HAIKU

2024.11.04
朝ドラ『虎に翼』 放送・NHK 

朝ドラ『虎に翼』 放送・NHK 
 NHK朝ドラ『虎に翼』は大反響の中、九月末に幕を閉じた。日本で初めて女性として弁護士、判事、裁判所長を務めた三淵嘉子をモデルにしたオリジナル・ストーリーで、作は吉田恵里香、主演は伊藤沙莉(佐田寅子・役)。このドラマは句会でも話題になることが多く、十年ほど前の『あまちゃん』以来の幅広い層の関心を集めた。
 女性の人権問題がメインテーマとして扱われていたのだが、登場人物たちの会話の質が素晴らしかった。「まあまあ」とか「そこまでは」といった忖度は一切なく、問題の本質にしっかりと焦点を当てる。保守的な家族観を持つ人もいれば、先進的な考えを持つ人もいて、彼らが交わす議論は変に片寄らず塩梅がとてもよかった。やや理屈っぽい面もあったりしたが、互いを尊重し合いながらの論議は小気味よくさえあった。それは脚本が差別される女性の側に主軸を置くことに徹していたからだろう。
「足袋つぐやノラともならず教師妻 久女」(季語:足袋 冬) 
「短夜や乳ぜり泣く児を須可捨焉乎 竹下しづの女」(季語:短夜 みじかよ 夏)
 「足袋つぐや」はこうした話題になると必ず挙げられる句。フェミニズム運動の端緒となったイプセンの戯曲『人形の家』を下敷きにしたこの句は、堂々と社会に出ることのかなわない久女の鬱々とした気持ちが込められている。
 一方で「短夜や」には「須可捨焉乎(すてつちまをか)」という漢文の言い回しを援用するしづの女の気概が感じられる。当時は漢語を女性が使うのは生意気だという男流俳人からの批判もあったという。今では信じられないような雑言ではあるが、百年前の俳句界の様相が伝わってくる。『虎に翼』の描く法曹界も似たようなものだったろう。
「汗臭き鈍の男の群に伍す しづの女」(季語:汗 夏)  
「三井銀行の扉の秋風を衝いて出し 同」(季語:秋風) 
鬱屈していった久女に対して、しづの女はタフに闘いを挑んでいく。それは男女に関係なく考えを尽くそうという寅子のセリフと重なっていく。
『虎に翼』は女性の社会進出や地位向上から被爆者訴訟、少年法、相続権や尊属殺など、今の夫婦別姓論議にもつながる命題に遠慮なく突っ込んでいく。さらにはLGBTQまで飛び出して、現代の政治や司法の在り方を問う切り口は、従来の朝ドラの範疇に収まらないものがあった。

→ **設問**
本文の「NHK朝ドラ『虎に翼』は大反響の中」で始まる段落を、主な事実を残して箇条書きにまとめてください。

→ **表示情報**

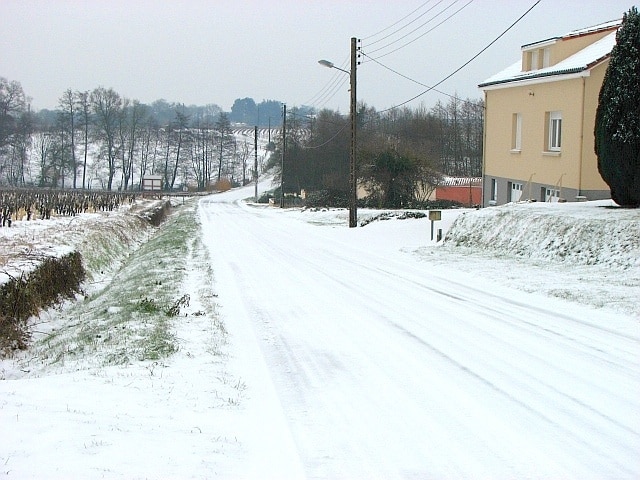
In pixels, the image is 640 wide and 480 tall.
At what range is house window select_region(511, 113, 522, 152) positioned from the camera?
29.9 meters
--
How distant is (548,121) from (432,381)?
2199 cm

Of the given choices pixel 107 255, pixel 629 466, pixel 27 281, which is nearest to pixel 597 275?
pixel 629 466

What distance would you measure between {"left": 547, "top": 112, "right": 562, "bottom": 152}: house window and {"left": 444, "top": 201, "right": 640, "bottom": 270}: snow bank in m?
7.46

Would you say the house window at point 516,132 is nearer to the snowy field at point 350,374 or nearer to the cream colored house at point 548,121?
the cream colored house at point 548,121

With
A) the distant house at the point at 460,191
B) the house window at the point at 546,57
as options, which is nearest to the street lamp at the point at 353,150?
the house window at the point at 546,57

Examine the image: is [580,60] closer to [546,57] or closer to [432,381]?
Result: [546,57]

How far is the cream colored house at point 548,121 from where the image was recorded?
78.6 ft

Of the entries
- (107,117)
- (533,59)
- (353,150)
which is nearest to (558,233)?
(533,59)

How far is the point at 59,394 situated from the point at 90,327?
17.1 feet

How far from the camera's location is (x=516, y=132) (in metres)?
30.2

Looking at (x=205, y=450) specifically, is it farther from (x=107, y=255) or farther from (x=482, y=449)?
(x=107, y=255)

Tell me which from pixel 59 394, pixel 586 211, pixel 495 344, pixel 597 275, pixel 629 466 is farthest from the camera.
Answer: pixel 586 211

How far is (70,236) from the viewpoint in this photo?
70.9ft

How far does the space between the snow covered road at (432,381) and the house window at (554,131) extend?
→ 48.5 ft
--
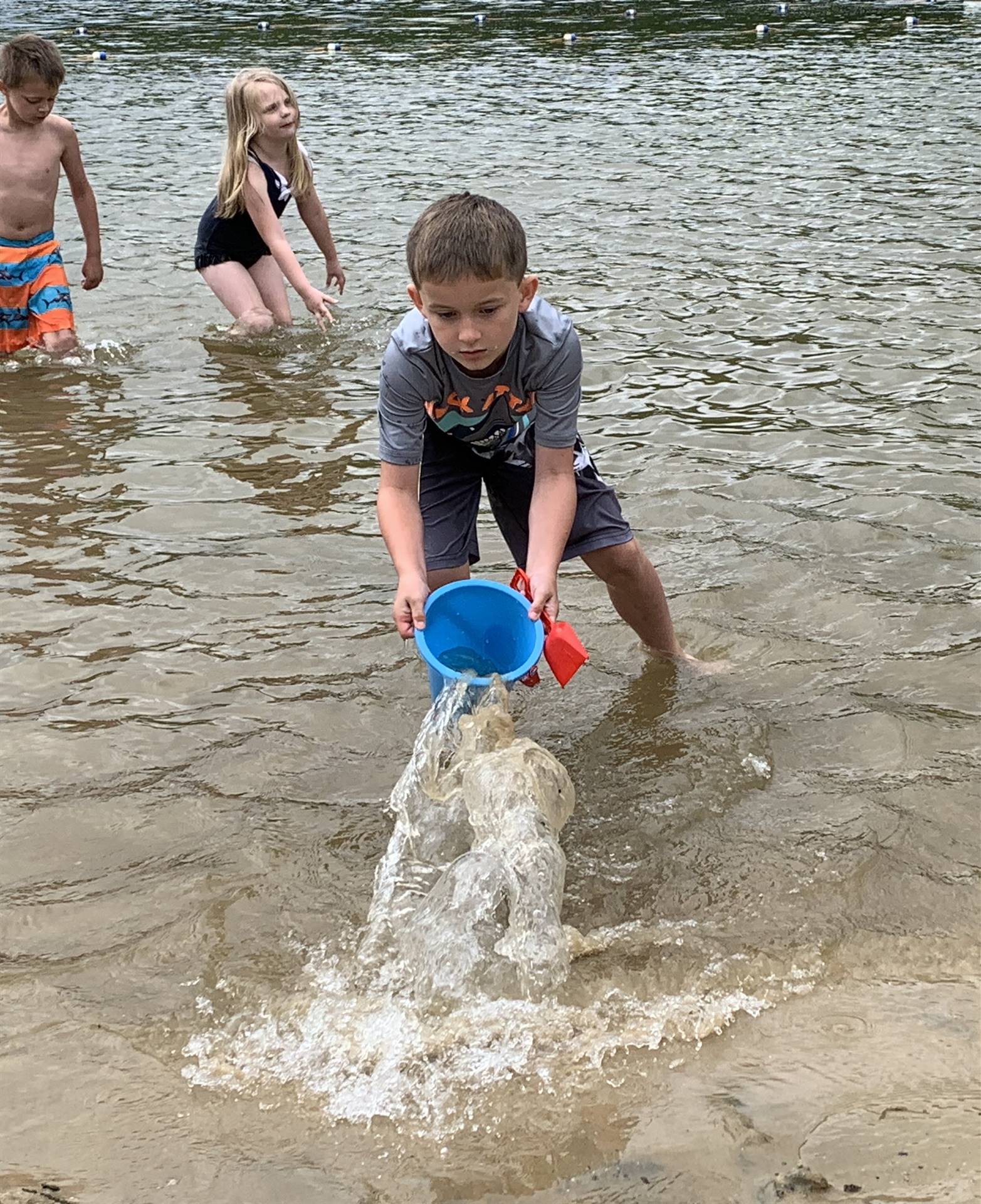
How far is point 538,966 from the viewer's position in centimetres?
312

→ **正答**
・NHK朝ドラ『虎に翼』は大反響の中、九月末に終了した。
・日本で初めて女性として弁護士、判事、裁判所長を務めた三淵嘉子をモデルにしたオリジナル・ストーリーである。
・作は吉田恵里香、主演は伊藤沙莉(佐田寅子役)。
・句会でもよく話題になり、十年ほど前の『あまちゃん』以来、幅広い層の関心を集めた。